We’ll be using the Default data set, which has annual incomes and monthly credit card balances, with a categorical variable indicating whether an individual defaulted in that month.

library(tidyverse)
library(broom)
library(ISLR)

default <- as_tibble(Default)
default %>% ggplot() + 
    geom_point(aes(balance, income, colour = default, shape = default), alpha = .5) + 
    scale_shape_manual(values = c(1,4)) + 
    scale_color_manual(values = c('red', 'blue'))

default %>% ggplot() + 
    geom_boxplot(aes(default, balance, fill = default)) + 
    scale_fill_brewer(palette="Dark2")

default %>% ggplot() + 
    geom_boxplot(aes(default, income, fill = default)) + 
    scale_fill_brewer(palette="Dark2")

4.2 - Why Not Linear?

When the categorical variable has more than two values, encoding using {1,2,3,…,v} implies an ordering on the outcomes.
For a binary response, least squares regression makes sense, but some of the estimates can be outside of the [0,1] interval.

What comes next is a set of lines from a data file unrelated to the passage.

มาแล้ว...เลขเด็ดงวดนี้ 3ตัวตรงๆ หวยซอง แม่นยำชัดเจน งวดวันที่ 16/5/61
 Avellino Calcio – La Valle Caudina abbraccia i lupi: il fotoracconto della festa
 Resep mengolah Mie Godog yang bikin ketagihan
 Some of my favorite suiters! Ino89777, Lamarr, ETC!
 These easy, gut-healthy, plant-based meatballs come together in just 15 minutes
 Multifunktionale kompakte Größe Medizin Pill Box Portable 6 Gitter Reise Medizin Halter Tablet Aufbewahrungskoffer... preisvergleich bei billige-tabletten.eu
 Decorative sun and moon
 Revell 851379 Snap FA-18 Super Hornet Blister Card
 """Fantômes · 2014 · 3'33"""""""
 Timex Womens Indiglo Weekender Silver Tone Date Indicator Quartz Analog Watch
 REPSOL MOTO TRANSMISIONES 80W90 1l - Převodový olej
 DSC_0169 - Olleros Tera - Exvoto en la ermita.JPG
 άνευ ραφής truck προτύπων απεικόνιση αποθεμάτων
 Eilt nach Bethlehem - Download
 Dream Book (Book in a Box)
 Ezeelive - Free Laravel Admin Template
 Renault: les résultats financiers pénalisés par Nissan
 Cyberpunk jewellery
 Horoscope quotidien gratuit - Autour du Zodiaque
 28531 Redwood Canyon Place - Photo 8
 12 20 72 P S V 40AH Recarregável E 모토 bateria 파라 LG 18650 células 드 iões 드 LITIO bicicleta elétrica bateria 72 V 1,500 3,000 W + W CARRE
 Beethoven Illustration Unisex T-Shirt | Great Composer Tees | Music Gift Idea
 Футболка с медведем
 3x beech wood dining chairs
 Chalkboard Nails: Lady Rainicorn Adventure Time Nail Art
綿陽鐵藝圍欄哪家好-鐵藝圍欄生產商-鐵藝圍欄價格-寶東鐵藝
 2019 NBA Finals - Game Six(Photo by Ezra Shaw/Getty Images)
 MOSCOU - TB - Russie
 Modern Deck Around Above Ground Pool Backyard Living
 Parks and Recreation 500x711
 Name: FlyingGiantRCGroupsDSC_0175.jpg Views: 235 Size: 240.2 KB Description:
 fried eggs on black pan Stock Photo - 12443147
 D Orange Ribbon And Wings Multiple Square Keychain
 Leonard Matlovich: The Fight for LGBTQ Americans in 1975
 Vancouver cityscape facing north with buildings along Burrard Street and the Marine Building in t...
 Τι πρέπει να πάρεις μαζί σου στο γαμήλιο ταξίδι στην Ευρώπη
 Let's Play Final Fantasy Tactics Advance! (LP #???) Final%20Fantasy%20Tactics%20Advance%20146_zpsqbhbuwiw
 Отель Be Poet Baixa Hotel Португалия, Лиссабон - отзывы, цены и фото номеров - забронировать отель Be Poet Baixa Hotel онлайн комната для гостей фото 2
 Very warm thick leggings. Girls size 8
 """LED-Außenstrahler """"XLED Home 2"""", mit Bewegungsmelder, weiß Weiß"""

This makes them difficult to interpret as probabilities.

4.3 -Logistic Regression

Rather than modelling a response directly, logistic regression models the probability that Y belongs to a particular category.

4.3.1 - The Logistic Model

We wish to model $p(X) = Pr(Y = 1|X)$. We use a function that gives outputs between 0 and 1 for all values of X. In logistic regression, we use the logistic function

\[ p(X) = \frac{e^{\beta_0+\beta_1X}}{1 + e^{\beta_0+\beta_1X}} \]

tibble(x = -50:50, y = exp(.1* x) / (1 + exp(.1*x))) %>% 
    ggplot(aes(x,y)) + 
    geom_point()

To fit the model, a method called maximum likelyhood is used. After some manipulation we have $\frac{p(X)}{1 - p(x)} = e^{β_0+β_1X}$. The quantity on the left is called the odds, and it takeson values between 0 and infinity. By taking the log of each side, we have the log-odds or logit on the left, and that it is linear in X. In a logistic regression model, increasing $X$ by one unit changes the log odds by $\beta_1$.

4.3.2 - Estimating the Regression Coefficients

Maximum likelyhood seeks estimates for the coefficients such that the predicticed probability $\hat{p}(x_i)$ corresponds as closely as possible to the observed status.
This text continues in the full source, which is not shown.